**EXERCISE**
Would you write out the lines from the one containing "scientific name: Cricetidae" to the end of the records below, exactly and in full, please?

Excerpts from a dataset
Content starts
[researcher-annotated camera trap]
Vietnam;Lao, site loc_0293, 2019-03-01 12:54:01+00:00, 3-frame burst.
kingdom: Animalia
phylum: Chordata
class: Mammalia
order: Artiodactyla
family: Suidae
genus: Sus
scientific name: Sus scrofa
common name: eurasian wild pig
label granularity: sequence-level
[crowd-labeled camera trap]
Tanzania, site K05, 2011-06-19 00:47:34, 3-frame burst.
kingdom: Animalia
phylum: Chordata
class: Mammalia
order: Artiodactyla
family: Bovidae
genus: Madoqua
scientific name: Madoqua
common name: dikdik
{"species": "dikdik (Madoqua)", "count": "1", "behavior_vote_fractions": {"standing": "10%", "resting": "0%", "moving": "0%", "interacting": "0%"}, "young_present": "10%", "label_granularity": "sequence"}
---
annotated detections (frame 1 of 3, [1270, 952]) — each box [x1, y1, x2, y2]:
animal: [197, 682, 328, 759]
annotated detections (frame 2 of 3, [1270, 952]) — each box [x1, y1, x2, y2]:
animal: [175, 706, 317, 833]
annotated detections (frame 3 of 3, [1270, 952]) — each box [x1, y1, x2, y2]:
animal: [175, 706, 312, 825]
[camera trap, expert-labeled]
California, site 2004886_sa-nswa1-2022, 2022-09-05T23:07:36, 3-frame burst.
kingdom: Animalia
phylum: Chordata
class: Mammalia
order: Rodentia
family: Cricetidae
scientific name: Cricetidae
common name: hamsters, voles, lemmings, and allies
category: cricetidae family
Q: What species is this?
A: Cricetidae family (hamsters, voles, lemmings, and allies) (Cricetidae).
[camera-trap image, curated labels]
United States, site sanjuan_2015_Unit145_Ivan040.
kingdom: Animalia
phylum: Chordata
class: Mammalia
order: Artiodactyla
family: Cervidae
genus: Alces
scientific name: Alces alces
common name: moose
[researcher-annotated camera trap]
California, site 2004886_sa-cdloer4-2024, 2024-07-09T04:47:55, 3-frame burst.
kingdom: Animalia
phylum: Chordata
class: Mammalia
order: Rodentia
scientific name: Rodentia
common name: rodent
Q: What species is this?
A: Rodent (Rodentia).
Content ends
**ANSWER SECTION**
scientific name: Cricetidae
common name: hamsters, voles, lemmings, and allies
category: cricetidae family
Q: What species is this?
A: Cricetidae family (hamsters, voles, lemmings, and allies) (Cricetidae).
[camera-trap image, curated labels]
United States, site sanjuan_2015_Unit145_Ivan040.
kingdom: Animalia
phylum: Chordata
class: Mammalia
order: Artiodactyla
family: Cervidae
genus: Alces
scientific name: Alces alces
common name: moose
[researcher-annotated camera trap]
California, site 2004886_sa-cdloer4-2024, 2024-07-09T04:47:55, 3-frame burst.
kingdom: Animalia
phylum: Chordata
class: Mammalia
order: Rodentia
scientific name: Rodentia
common name: rodent
Q: What species is this?
A: Rodent (Rodentia).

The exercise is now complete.